BLM puts off North Fork oil, gas leasing
Months of community activism in the North Fork Valley achieved at least a short-term victory Wednesday when the Bureau of Land Management said it is putting off plans to offer 30,000 acres in the North Fork Valley for oil and gas leasing.
The agency had been scheduled to offer the acreage in its August Colorado lease sale but said in a brief news release it is deferring that action.
“BLM has opted to conduct additional analysis of the proposed lease parcels based on public input,” the agency said.
BLM spokeswoman Shannon Borders declined to elaborate on the release.
“The BLM made a good decision,” Paonia Mayor Neal Schwieterman said in a prepared statement. “I am proud of my community, and I am grateful that the BLM listened to what we had to say.”
Activists say at least 1,000 people turned out at public meetings about the lease plans. Critics fear possible impacts to water supplies and to an area with a growing agritourism economy thanks to abundant vineyards, orchards, ranches and organic farms. A delegation recently went to Washington, D.C., to lobby federal decision-makers on the issue.
Many, including some area governments and Democrat Sal Pace, who hopes to unseat Republican Scott Tipton in Colorado’s 3rd Congressional District race, had called on the BLM to postpone leasing until its Uncompahgre Field Office finishes a new resource management plan. They say it would better address oil and gas development than a current plan dating back to the 1980s.
Short of waiting on that, they want the BLM to prepare an environmental impact statement on the lease proposal, said Pete Kolbenschlag, a Paonia public-lands consultant.
“I think that the community had really good facts on its side as far as the BLM not having done the work it needed to do,” he said.
Gunnison Energy nominated a few of the 22 lease parcels. Company president Brad Robinson said a short-term deferral wouldn’t be a significant impact.
“But if it’s a year, I think that would be a big deal,” he said.

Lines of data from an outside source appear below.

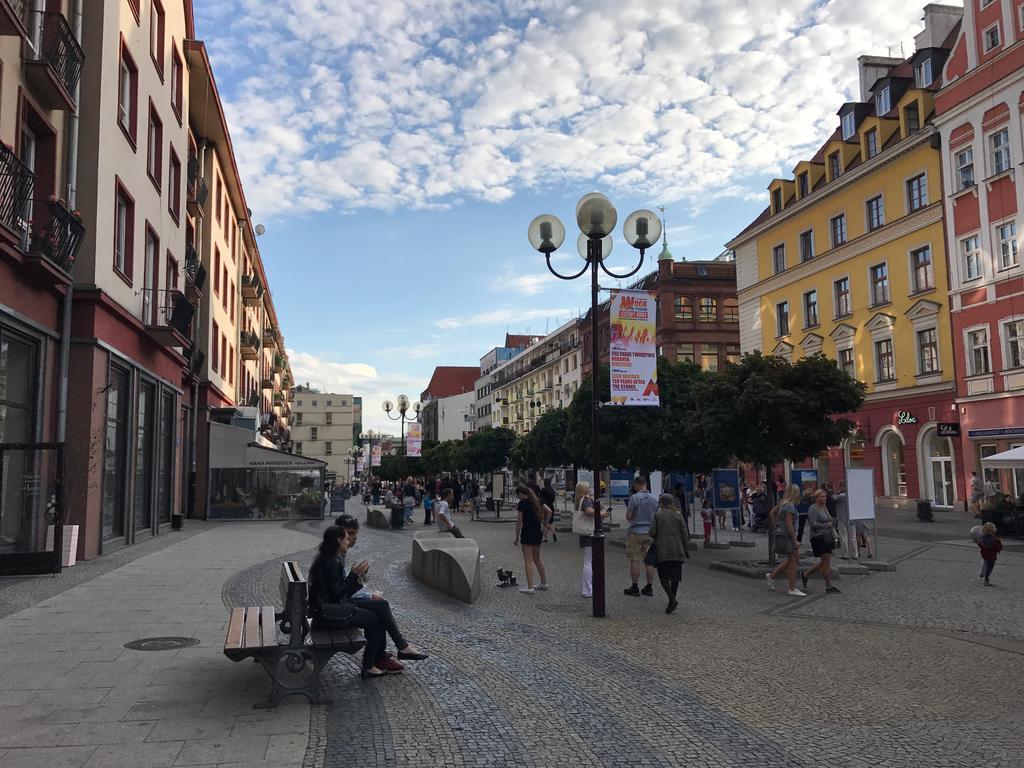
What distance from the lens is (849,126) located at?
42.7 metres

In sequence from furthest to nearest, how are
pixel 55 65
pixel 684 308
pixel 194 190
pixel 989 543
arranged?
1. pixel 684 308
2. pixel 194 190
3. pixel 55 65
4. pixel 989 543

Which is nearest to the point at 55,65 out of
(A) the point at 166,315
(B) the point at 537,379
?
(A) the point at 166,315

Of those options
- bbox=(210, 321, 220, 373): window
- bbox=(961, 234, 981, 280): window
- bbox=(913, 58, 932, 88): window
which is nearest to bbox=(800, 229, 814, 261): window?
bbox=(913, 58, 932, 88): window

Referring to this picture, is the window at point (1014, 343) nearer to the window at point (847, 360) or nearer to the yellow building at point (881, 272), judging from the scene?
the yellow building at point (881, 272)

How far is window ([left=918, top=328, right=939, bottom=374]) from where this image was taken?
34.2 m

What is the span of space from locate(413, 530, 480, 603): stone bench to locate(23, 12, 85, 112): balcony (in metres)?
10.1

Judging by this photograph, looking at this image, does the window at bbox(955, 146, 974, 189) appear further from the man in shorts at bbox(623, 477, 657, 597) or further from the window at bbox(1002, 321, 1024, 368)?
the man in shorts at bbox(623, 477, 657, 597)

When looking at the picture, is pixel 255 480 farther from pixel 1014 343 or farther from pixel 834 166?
pixel 834 166

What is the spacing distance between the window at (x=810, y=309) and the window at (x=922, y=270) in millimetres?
6953

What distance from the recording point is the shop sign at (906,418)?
1371 inches

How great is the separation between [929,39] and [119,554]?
42.5 m

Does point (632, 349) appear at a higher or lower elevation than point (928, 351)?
lower

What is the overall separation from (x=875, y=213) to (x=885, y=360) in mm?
7015

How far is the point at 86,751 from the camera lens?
198 inches
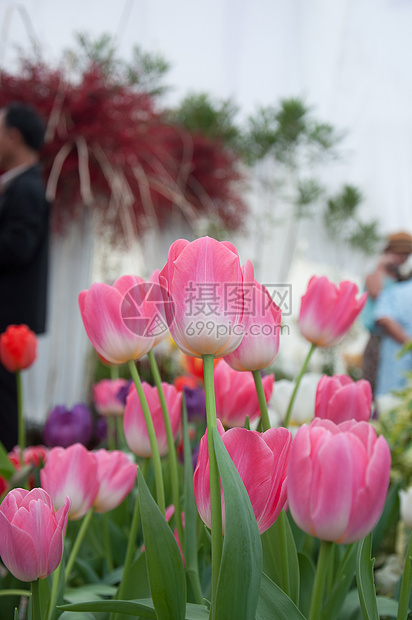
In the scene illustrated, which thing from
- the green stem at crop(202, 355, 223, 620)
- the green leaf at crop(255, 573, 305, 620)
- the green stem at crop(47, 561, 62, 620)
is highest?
the green stem at crop(202, 355, 223, 620)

Kolbenschlag said the deferral shows Interior Secretary Ken Salazar’s reforms of the leasing process have worked. But David Ludlam, executive director of the West Slope Oil and Gas Association, countered, “As the first test case of the Salazar onshore lease reforms, the deferral is proof positive that this administration’s new regulations will make producing West Slope energy harder, not easier.”